La paura e le “ragioni” dell’amigdala

L’amigdala è una formazione ovale di circa 1,7 cm che ricorda una mandorla, che si trova nel nostro cervello e precisamente nel lobo temporale, all’incirca in corrispondenza della tempia. L’amigdala fa parte del sistema limbico, ovvero la parte più arcaica del cervello.

Le funzioni che svolge sono strettamente legate al nostro mondo emozionale: conserva la memoria di eventi ed emozioni forti (ancor più se legate ad un trauma), facendo aumentare la paura e la vigilanza in situazioni, o in presenza di stimoli, che possono richiamare certi eventi traumatici.

Possiamo dire che è connessa al nostro istinto di sopravvivenza, infatti i ricordi e le esperienze con un forte carico emotivo attivano delle connessioni sinaptiche che producono effetti come il respiro accelerato, la sudorazione forte, la tachicardia, la produzione di ormoni dello stress, ecc. Quindi di fronte ad uno stimolo negativo l’amigdala ci permette di attivare strategie che ci evitano danni, sofferenze, o persino pericoli letali.

Quello che molti ignorano è che il nostro cervello è fatto di due cervelli. Un cervello arcaico, limbico, localizzato nell’ippocampo, che non è praticamente evoluto da tre milioni di anni a oggi, e non differisce molto tra l’homo sapiens e i mammiferi inferiori. Un cervello piccolo, ma che possiede una forza straordinaria. Controlla tutte quelle che sono le emozioni (…) L’altro cervello è quello cognitivo, molto più giovane. E’nato con il linguaggio e in 150mila anni ha vissuto uno sviluppo straordinario, specialmente grazie alla cultura” ci spiegava il premio Nobel Rita Levi Montalcini.
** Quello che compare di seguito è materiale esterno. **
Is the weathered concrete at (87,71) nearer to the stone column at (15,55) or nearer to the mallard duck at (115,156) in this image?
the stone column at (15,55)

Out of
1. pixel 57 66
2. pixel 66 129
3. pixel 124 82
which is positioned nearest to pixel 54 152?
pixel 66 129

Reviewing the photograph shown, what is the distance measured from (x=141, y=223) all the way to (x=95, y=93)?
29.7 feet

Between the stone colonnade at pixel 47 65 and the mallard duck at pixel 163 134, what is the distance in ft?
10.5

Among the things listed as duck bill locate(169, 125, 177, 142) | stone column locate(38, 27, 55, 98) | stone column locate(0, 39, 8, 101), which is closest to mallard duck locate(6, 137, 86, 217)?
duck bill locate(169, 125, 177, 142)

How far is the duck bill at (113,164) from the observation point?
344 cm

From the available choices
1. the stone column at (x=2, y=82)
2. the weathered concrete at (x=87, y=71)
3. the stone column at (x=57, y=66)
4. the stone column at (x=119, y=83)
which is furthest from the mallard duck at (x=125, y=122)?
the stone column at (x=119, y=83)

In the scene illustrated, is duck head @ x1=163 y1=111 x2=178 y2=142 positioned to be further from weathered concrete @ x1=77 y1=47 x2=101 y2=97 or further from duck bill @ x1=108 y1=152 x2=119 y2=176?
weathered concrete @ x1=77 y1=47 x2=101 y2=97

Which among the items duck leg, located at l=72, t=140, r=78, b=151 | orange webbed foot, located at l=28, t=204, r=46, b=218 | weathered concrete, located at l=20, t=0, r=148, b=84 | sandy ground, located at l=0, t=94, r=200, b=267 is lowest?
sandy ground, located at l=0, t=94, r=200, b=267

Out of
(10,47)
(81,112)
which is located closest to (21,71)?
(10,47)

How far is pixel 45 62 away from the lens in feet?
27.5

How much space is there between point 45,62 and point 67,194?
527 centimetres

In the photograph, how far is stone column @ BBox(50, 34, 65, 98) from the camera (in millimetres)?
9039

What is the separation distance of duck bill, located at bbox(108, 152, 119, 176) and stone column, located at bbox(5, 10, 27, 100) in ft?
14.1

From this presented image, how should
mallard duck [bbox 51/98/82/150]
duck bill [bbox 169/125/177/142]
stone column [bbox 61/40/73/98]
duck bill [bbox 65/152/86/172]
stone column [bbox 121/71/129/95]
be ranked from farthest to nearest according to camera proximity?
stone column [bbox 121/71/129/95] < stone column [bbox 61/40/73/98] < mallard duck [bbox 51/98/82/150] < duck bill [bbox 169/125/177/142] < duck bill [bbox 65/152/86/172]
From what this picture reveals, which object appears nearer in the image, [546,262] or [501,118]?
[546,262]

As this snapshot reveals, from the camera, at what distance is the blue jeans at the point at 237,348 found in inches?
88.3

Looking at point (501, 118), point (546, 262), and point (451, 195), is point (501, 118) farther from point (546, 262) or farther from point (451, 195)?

Quanto più ciò che sto vivendo mi evoca un’emozione intensa, tanto più numerose saranno le connessioni neuronali con il sistema limbico e l’amigdala.

Può avvenire perciò che in alcune situazioni ci lasciamo sopraffare dalla paura, o dall’angoscia, o dalla rabbia, in un modo che va ben oltre la logica, perché avviene il cosiddetto “sequestro emotivo”, cioè quella situazione in cui gli stimoli arrivano dall’esterno direttamente all’amigdala, con reazioni immediate ed istintive, senza alcuna elaborazione della parte cognitiva del cervello (quella giovane!), per cui  non riusciamo affatto a ragionare con lucidità.

E’ stato lo psicologo statunitense Daniel Goleman ad avere introdotto il concetto di “sequestro emotivo” negli anni ’90, formulando anche il costrutto di Intelligenza emotiva.

Forse la combinazione di emozioni e razionalità può sembrare persino contraddittoria, a primo impatto.

In effetti però intelligenza ed emotività non sono contrapposte, sottolineano invece l’evidente necessità di saper gestire con intelligenza le emozioni, per migliorare il rapporto con noi stessi e con gli altri.

Diciamo che la competenza emotiva è un’abilità che ciascuno può sviluppare, partendo da una particolare attenzione ai nostri stati interiori e alla loro origine, e dall’accettazione di ogni emozione, di qualsiasi natura ed intensità, come espressione importante di noi.

Quando una parte della nostra interiorità si fa sentire in qualche modo, probabilmente sta esprimendo un bisogno, un malessere, o un’esigenza di emergere per essere ascoltata.

Altrimenti, come a volte ci capita di sperimentare, le emozioni possono diventare talmente dirompenti da ostacolarci nel nostro quotidiano, magari impedendoci di agire o di scegliere obiettivamente.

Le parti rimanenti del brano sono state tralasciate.